International body looks into Pakistan's draconian blasphemy law

by Gregory Tomlin |

(REUTERS/Athar Hussain)Supporters of a religious political party shout slogans during a demonstration against the sentence of convicted killer Mumtaz Qadri in Karachi March 9, 2015. A Pakistani court upheld the death sentence on Monday for the killer of the governor of Pakistan's largest province after he had called for reform of a law against blasphemy, local media said. The ruling was a surprise to many who had expected the Qadri's sentence to be reduced amid growing threats to lawyers and judges hearing blasphemy-related cases. One banner reads, "Reject Jews and Christians, Save Ghazi Mumtaz Qadri, Protest, protest, protest."

GENEVA (Christian Examiner) – Those accused of blasphemy in predominantly-Muslim Pakistan have little hope of being declared innocent, the International Commission on Jurists said in a 60-page report Nov. 4.

"Pakistan's blasphemy laws fly in the face of Pakistan's international legal obligations, including the duties to respect the rights of freedom of expression and freedom of religion and belief," Sam Zarifi, who directs ICJ's operations in Asia, said in a statement accompanying the report. "But even worse, those facing accusations of blasphemy suffer through trials that are often fundamentally unfair."

Yes, they still do support and within their judgment you can see that they're still okay with a blasphemy law existing on the books, but procedurally it looks like they want to make sure that the laws are no longer abused as widely as they currently are
- William Stark, International Christian Concern

Citizens in Pakistan can be charged with blasphemy for "misusing religious epithets, 'defiling' the Holy Quran, deliberately outraging religious sentiment, and using derogatory remarks in respect of the Prophet Muhammad," the report said.

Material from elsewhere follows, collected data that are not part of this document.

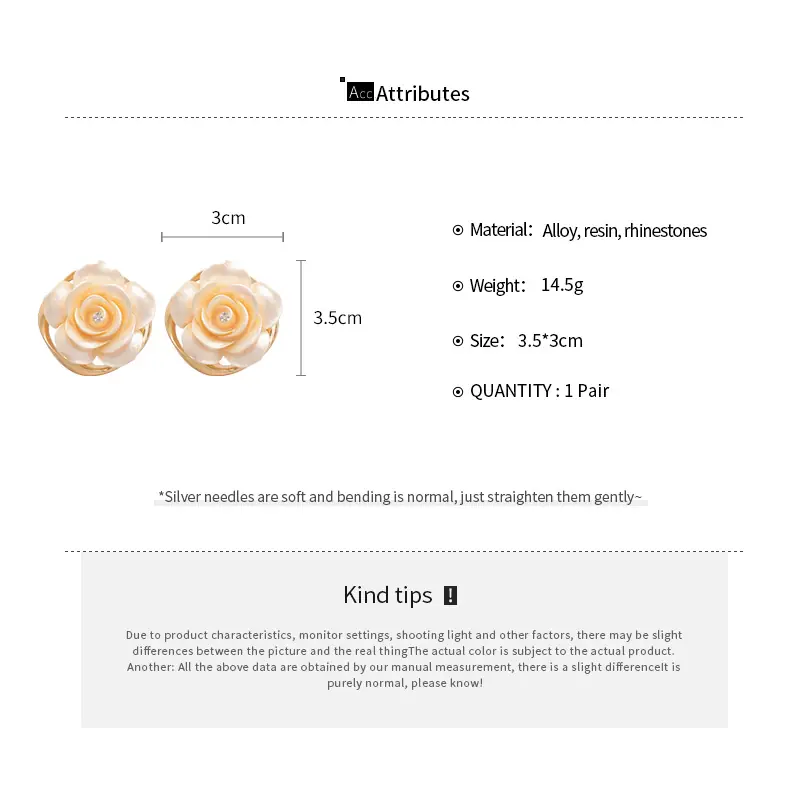 Acc Attributes

3cm

3.5cm

Material: Alloy, resin, rhinestones

Weight: 14.5g

Size: 3.5*3cm

QUANTITY : 1 Pair

*Silver needles are soft and bending is normal, just straighten them gently~

Kind tips !

Due to product characteristics, monitor settings, shooting light and other factors, there may be slight differences between the picture and the real thingThe actual color is subject to the actual product. Another: All the above data are obtained by our manual measurement, there is a slight differenceIt is purely normal, please know!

However, accusations of blasphemy in Pakistan frequently result from personal differences and family disputes as easily as they do from religious squabbles. Once a charge is made, the legal process of being cleared or convicted can last up to three years and the burden of proof is on the accused. Bail is seldom offered and prolonged solitary confinement for the accused is commonplace, ICJ said in the report.

Other problems documented in the report include intimidation and harassment of defense counselors, demonstrated bias against defendants on the part of judges, failure to investigate the charges adequately and the prosecution of those mentally unfit to stand trial. Those found guilty of general blasphemy can be given long prison sentences. Those convicted of blaspheming Muhammad are executed.

The report also agrees with a recent finding of Pakistan's Supreme Court that the accused "suffer beyond proportion of repair." Even if cleared of the charges, the accused and their families are ostracized.

"It's time Pakistan and other countries got rid of these noxious laws, which continue to stifle freedom of expression and freedom of religion of belief, and instead promote extremism and intolerance," Zarifi said.

Pakistan's blasphemy laws have been the focus of international observers for many years, but especially since 2012 when the United Nations Special Rapporteur on the Independence of Judges and Lawyers found that the country's laws were often used by extremist groups to wage war against those who differed with them.

On Oct. 7, Pakistan's Supreme Court seemed to lean in the direction of modernity when it ruled that individuals could not take it upon themselves to impose a sentence on someone accused of blasphemy. A second justice said in his opinion that blasphemy laws were often misused in Pakistan and that the country should take steps to ensure the laws were not used "unjustly."

International Christian Concern, which monitors persecution worldwide, said the development was a welcome one.

"The fact that the highest court in the land feels safe enough or feels comfortable enough to say, 'No, this needs to be reformed; we need to set safeguards to make sure this isn't happening'– is really, really positive," William Stark, who oversees ICC's operations in South Asia, told One News Now.

"Yes, they still do support and within their judgment you can see that they're still okay with a blasphemy law existing on the books, but procedurally it looks like they want to make sure that the laws are no longer abused as widely as they currently are," Stark said.